The fellow is little over twenty years in age and already has a shaky tooth. Not good. I am sure you can guess which is the tooth I am talking about. Yes, the third grinder from the back. You can see something black below the tooth. That is the root of the tooth, which, in normal case should not be exposed. And it is black. The result of the tooth being in constant contact with tobacco. A wad of ‘Ghutka’ to be precise. Ghutka has not just destroyed his gums, it has affected the inside ‘skin’ of his cheek. What we call as the 'buccal mucous membrane'. It is not difficult to notice a sort of elevated or thickened, off white or yellowish patch next to the tooth, easily differentiated from the pink mucous membrane around. That patch is a ‘precancerous lesion’. Meaning something that has the potential to turn into full blown oral cancer. At an age little over twenty.
I see many ‘Ghutka’ chewers in my clinic, who mostly visit me to have their tobacco stained teeth cleaned. I hate that job but cannot evade it. More than my hatred towards this cleaning job is my hatred towards these tobacco chewers in general. Every nerve end in my body burns with irritation when I see these people spitting tobacco juice everywhere - once every minute - without any concern, as if they own the world. I can’t do anything and I just allow my stomach lining to get burnt. But when they are in the chair it is a different situation. I treat them alright but I also deliver a sermon which lasts through the session. And sometimes it will be quite a fiery one. I also try to put all sorts of fears, real of course - though a bit exaggerated, in their mind to make them give up ‘Ghutka’. I know it is not of much use but I try.

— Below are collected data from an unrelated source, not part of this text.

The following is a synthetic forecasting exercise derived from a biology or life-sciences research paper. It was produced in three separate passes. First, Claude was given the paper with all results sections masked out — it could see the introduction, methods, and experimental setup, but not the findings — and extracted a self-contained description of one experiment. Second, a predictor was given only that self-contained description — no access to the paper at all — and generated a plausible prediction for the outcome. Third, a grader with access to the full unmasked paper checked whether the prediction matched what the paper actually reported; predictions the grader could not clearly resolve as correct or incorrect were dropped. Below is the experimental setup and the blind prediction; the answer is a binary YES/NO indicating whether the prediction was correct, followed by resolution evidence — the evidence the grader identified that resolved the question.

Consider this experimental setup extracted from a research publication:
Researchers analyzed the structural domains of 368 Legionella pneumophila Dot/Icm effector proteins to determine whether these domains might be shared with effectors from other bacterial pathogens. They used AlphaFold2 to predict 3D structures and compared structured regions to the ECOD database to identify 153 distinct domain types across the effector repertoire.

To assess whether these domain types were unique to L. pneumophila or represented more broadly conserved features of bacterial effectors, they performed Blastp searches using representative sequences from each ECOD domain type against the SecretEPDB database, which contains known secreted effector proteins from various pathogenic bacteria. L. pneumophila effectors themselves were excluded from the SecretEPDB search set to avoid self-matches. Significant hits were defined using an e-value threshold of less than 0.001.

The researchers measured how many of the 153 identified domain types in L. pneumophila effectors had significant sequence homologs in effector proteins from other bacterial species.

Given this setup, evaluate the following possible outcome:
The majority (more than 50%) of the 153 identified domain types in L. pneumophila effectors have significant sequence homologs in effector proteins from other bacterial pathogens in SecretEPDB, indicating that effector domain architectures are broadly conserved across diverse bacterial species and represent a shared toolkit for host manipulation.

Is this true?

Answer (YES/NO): NO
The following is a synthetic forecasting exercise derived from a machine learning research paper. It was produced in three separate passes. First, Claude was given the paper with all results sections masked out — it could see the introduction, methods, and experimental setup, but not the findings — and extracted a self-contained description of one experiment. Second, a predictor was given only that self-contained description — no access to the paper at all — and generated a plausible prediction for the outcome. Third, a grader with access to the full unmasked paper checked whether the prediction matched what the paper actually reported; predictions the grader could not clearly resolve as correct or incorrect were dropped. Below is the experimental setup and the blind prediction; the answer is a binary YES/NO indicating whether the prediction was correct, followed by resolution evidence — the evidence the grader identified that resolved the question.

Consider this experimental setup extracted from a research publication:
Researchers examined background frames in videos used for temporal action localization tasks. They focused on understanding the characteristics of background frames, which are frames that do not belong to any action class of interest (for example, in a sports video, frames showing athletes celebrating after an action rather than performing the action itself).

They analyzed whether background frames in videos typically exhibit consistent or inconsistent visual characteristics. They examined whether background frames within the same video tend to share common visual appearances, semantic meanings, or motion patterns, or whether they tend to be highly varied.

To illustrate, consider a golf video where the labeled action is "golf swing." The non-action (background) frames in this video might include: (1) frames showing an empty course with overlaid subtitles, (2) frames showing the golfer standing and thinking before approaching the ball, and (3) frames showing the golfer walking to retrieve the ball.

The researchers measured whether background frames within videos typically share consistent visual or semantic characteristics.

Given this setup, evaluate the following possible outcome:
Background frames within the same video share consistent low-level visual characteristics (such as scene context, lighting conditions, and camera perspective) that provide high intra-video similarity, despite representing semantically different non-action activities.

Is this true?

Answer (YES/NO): NO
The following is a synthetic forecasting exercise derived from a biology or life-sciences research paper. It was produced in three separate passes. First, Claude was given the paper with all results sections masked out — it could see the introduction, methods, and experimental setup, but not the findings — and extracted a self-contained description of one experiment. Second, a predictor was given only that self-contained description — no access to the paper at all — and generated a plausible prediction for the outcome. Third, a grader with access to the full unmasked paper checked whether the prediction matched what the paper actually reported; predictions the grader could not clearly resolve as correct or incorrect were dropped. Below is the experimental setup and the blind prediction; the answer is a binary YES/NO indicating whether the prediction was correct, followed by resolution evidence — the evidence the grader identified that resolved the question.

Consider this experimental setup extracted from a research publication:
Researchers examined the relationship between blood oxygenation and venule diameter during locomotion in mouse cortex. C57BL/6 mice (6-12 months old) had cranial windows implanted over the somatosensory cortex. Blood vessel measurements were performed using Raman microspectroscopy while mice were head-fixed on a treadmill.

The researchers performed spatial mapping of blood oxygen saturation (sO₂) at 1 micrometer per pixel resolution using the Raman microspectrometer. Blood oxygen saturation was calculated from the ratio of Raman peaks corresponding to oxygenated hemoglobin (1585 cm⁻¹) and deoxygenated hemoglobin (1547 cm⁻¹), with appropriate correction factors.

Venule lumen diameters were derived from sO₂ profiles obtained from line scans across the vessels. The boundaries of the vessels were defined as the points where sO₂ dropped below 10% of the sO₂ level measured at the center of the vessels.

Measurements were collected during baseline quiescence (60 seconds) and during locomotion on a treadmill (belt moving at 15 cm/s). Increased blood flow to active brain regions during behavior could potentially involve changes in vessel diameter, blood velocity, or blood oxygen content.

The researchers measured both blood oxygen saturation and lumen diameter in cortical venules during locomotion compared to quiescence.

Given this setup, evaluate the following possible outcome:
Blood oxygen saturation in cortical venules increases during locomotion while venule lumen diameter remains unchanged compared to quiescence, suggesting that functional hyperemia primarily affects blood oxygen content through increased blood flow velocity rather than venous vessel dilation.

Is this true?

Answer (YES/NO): NO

As I injected, I started my sermon for the benefit of the fellow who was in the chair. I told him that his case was much more serious than the ones that I usually see and if he persists with the addiction he may end up with cancer. I gave him five years, ten at the most. I finished the extraction asking him what prevents him from giving up this dirty habit? I put a pack in his mouth and sent him off. He went out sheepishly.
After I finished the next case he entered again and stood silently in a corner. I asked him what was the matter
“You see Doctor saab” he said (in hindi) “I don’t like to chew this stuff all the time but I need it to carry me through the day. I work for nearly ten hours at a stretch with a break of half an hour and it is an exacting job. To do this work for ten hours, I need to eat a lot. But the salary I get is barely enough for two meals and if I don’t work I do not get even that. I am always hungry. A cup of tea costs five rupees and it is almost water. If I put one packet of Ghutka in my mouth it kills my hunger and I can easily carry on for two to three hours.Three packets of Ghutka costing six rupees see me through the day. You say that I will not live more than ten years if I keep eating Ghutka. If I don't, I will die of hunger, much earlier. How am I going to manage if I stop chewing Ghutka?”
I did not know what to say. Look at the fellow, observe his cloths and you can appreciate his words better. Now what am I going to do? Ask his employer to raise his salary? Provide him other employment which is more paying? Suggest that he find an easier job? Suggest him any other remedy? Write to the labour department?
I do not have an answer. If you have, please let me know.